#### [TEXTO EXTRAÍDO]
+-------+
Algo
debe significar el hecho de que en este 2022 de los 184 países miembros de la
Organización de Naciones Unidas solamente 19 no tengan como foma de Estado una
República, sino un reino, un emirato, un principado o un gran ducado: la
inmensa mayoría, 165, son repúblicas. Asimismo, de las 27 naciones integrantes
de la Unión Europea únicamente seis no están constituidas en repúblicas,
siéndolo 21, cifra sin duda aplastante. A lo largo de la historia la sociedad
política ha ido evolucionando desde la primitiva autoridad, basada en el poder
de la fuerza bruta en las tribus de carácter familiar, hasta la elección del
líder político más aceptado por el conjunto de la sociedad organizada
geográficamente.
El
hecho cierto de que la inmensa mayoría de la población mundial esté constituida
por repúblicas demuestra que deseamos agruparnos libremente, para facilitar la
convivencia. En un sistema republicano cada ciudadano tiene asignada una
función, conectada con las restantes para lograr un funcionamiento óptimo de
las actividades cohesionadas.
La República es el sistema político mejor adaptado a las necesidades de la convivencia entre personas y entre naciones. Se apoya doblemente en la libertad individual y en la colectiva, porque todos los ciudadanos participan libremente en la toma de decisiones concernientes a la organización de la convivencia. Puesto que es imposible que todos los seres humanos opinemos de la misma forma, aceptamos que se impongan los criterios de la inmensa mayoría sobre las opiniones de la minoría, pero sin pretender aniquilarlas, sino al contrario, respetándolas, siempre que sean democráticas. Lo que no puede admitirse es que, precisamente por acatar todos los criterios, se toleren ideologías extremistas deseosas de imponerse sobre las demás.
+-------+
#### [DATOS PROPORCIONADOS]

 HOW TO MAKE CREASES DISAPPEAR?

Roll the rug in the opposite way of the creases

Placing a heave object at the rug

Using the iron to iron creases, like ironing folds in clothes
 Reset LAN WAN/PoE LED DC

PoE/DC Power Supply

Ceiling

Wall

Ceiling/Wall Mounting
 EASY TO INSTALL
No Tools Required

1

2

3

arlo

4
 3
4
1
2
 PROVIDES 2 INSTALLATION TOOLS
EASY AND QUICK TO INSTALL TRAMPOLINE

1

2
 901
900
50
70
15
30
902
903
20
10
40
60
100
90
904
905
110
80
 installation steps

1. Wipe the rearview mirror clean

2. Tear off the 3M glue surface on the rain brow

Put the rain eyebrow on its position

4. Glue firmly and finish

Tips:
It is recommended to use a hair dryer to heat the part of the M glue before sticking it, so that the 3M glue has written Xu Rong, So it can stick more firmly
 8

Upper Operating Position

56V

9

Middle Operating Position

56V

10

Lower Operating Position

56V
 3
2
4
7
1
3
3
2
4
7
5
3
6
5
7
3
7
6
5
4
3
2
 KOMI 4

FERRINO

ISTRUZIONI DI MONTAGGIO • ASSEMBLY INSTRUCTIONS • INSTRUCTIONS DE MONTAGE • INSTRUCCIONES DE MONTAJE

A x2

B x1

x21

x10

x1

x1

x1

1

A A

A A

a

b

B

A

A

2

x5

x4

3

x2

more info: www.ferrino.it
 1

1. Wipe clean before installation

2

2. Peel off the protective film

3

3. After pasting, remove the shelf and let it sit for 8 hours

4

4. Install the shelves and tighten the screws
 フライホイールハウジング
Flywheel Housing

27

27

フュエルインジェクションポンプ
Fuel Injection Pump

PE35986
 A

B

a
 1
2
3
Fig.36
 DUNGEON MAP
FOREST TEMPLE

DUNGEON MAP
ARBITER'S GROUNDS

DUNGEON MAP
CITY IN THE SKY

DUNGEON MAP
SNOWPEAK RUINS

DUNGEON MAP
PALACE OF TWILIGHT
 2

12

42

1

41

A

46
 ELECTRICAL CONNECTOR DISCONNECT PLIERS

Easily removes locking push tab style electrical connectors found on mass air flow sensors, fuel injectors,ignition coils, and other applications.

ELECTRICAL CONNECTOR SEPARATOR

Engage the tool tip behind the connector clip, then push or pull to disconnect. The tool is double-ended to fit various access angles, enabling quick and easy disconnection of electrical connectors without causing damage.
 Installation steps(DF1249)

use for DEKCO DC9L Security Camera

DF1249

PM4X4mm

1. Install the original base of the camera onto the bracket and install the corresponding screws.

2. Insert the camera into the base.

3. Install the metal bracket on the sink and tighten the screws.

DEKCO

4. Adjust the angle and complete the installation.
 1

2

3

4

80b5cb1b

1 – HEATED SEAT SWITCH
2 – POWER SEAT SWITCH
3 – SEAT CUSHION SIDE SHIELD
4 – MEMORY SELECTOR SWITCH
+-------+
#### [ACCIÓN REQUERIDA A]
Según el texto sobre las repúblicas, ¿cuántas de las 27 naciones de la Unión Europea están constituidas en repúblicas?
#### [ACCIÓN REQUERIDA B]
Copia del texto sobre las repúblicas el fragmento que va desde "La República es" hasta "sobre las demás.", ambos incluidos.

#### [RESPUESTA ESCRITA A]
Están constituidas en repúblicas 21 de las 27 naciones de la Unión Europea.

#### [RESPUESTA ESCRITA B]
La República es el sistema político mejor adaptado a las necesidades de la convivencia entre personas y entre naciones. Se apoya doblemente en la libertad individual y en la colectiva, porque todos los ciudadanos participan libremente en la toma de decisiones concernientes a la organización de la convivencia. Puesto que es imposible que todos los seres humanos opinemos de la misma forma, aceptamos que se impongan los criterios de la inmensa mayoría sobre las opiniones de la minoría, pero sin pretender aniquilarlas, sino al contrario, respetándolas, siempre que sean democráticas. Lo que no puede admitirse es que, precisamente por acatar todos los criterios, se toleren ideologías extremistas deseosas de imponerse sobre las demás.